Jacktown Community Center
Bangor-Richmond Road, Bangor, PA

JANUARY 15, 2005
Snow or Shine!

8 a.m. - 4 p.m.

GAS ENGINE DISPLAY
FOOD AVAILABLE ON GROUNDS


--------------------------------------------------------------------------------
Bring an empty
Soup Can and receive
FREE Hobo Stew! (it is good and served HOT!)
--------------------------------------------------------------------------------

COME OUT AND ENJOY THE
FUN BY THE BONFIRE


----------



## bontai Joe (Sep 16, 2003)

Just bumping this up to reinforce the fact that this is a great show.


----------



## bontai Joe (Sep 16, 2003)

Well it was COLD out there today! My wife saw it was 15 degrees out this morning and decided she didn't want to go. I got there kinda late (around noon) and the free Hobo stew was gone. They had brewed up (2) 40 GALLON pots of stew. There were lots of hit and miss engines putting along, but not may tractors, and very little lawn and garden stuff. I spent about an hour wandering around and a few extra minutes huddled around the bonfire with a lot of other folks trying to get warm. I'm hoping the turn out will be bigger for the Spring show. Sorry, but no pics..... one of these days I got to get a digital camera I guess.


----------



## Deerehunter (May 28, 2004)

Yes it was cold. There was a deal going on where a gentleman was swapping a '37 John Deere B for a 6hp? Alamo with saw rig. He wanted to show the guy that the tractor ran. He tried starting it with no luck, only one pop, so he let it sit for a while. When he went back to try again, the flywheel wouldn't move  When he took the plugs out, he found a droplet of frozen water in the gap of one sparkplug.
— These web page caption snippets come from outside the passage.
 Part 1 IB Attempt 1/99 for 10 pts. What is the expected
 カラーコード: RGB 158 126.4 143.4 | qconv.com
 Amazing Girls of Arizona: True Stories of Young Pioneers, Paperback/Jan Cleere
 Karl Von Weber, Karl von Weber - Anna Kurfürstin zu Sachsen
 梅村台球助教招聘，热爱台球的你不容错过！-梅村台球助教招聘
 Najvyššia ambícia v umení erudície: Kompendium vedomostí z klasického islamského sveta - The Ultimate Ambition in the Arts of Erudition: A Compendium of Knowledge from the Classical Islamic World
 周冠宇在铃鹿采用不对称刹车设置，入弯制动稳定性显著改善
Apparently he some how got a little water, maybe in the gas, in the cylinder and it froze the piston fast. They did manage to get unstuck, but didn't get the tractor started. They went ahead with the deal any way. Anyone interested in seeing pictures click HERE Some said there wasn't as many people there this year as last year, but I thought there were more  I went to get seconds on the stew and it was already gone so, I had a couple hotdogs instead. Inside the one building there was coffee and donuts, all free  They did have donation boxes put out and people were being generous.


----------